* Source text *
I see. My only thing would be that if it’s emotionally driven, then it’s causing an experience.
How user-curated is it?
That’s a big part.
They submit the songs.
Yeah, there’s an image then all the users submit songs onto that and then through the algorithms it finds it.
I would be more inclined to lose contextual and keep emotional and experiential.
I think that contextual—
Emotional is the context though. If you remove the term emotional it describes both the idea of pursuing feeling, but also describes the context in which you’re choosing things.
He talked about it so much in his brief about how this app is really about context.
Okay, in which case we can hold onto that.
I think it’s an important element. I would almost say that emotional is covered in contextual.
We can do that, then we keep experiential, those are the five. Okay.
Before we solidify them, we can see if there’s any gaps that we feel are missing.
Yeah, I don’t see any. What about you guys?

* Data excerpt *
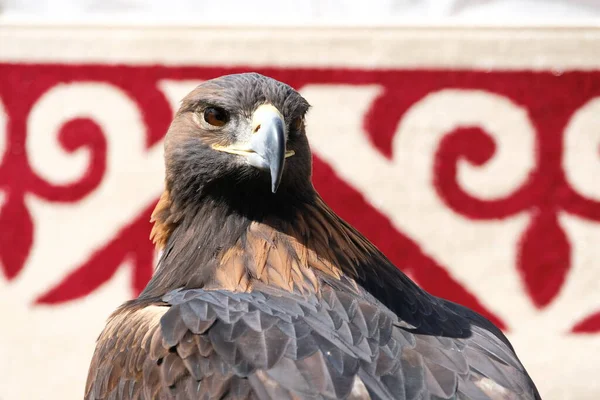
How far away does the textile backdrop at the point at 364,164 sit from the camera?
128 inches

* Work instructions *
Could you give the discussion transcript again, starting at "That’s a big" and ending at "feel are missing.", swapping "contextual" for "situational" throughout?

* Expected output *
That’s a big part.
They submit the songs.
Yeah, there’s an image then all the users submit songs onto that and then through the algorithms it finds it.
I would be more inclined to lose situational and keep emotional and experiential.
I think that situational—
Emotional is the context though. If you remove the term emotional it describes both the idea of pursuing feeling, but also describes the context in which you’re choosing things.
He talked about it so much in his brief about how this app is really about context.
Okay, in which case we can hold onto that.
I think it’s an important element. I would almost say that emotional is covered in situational.
We can do that, then we keep experiential, those are the five. Okay.
Before we solidify them, we can see if there’s any gaps that we feel are missing.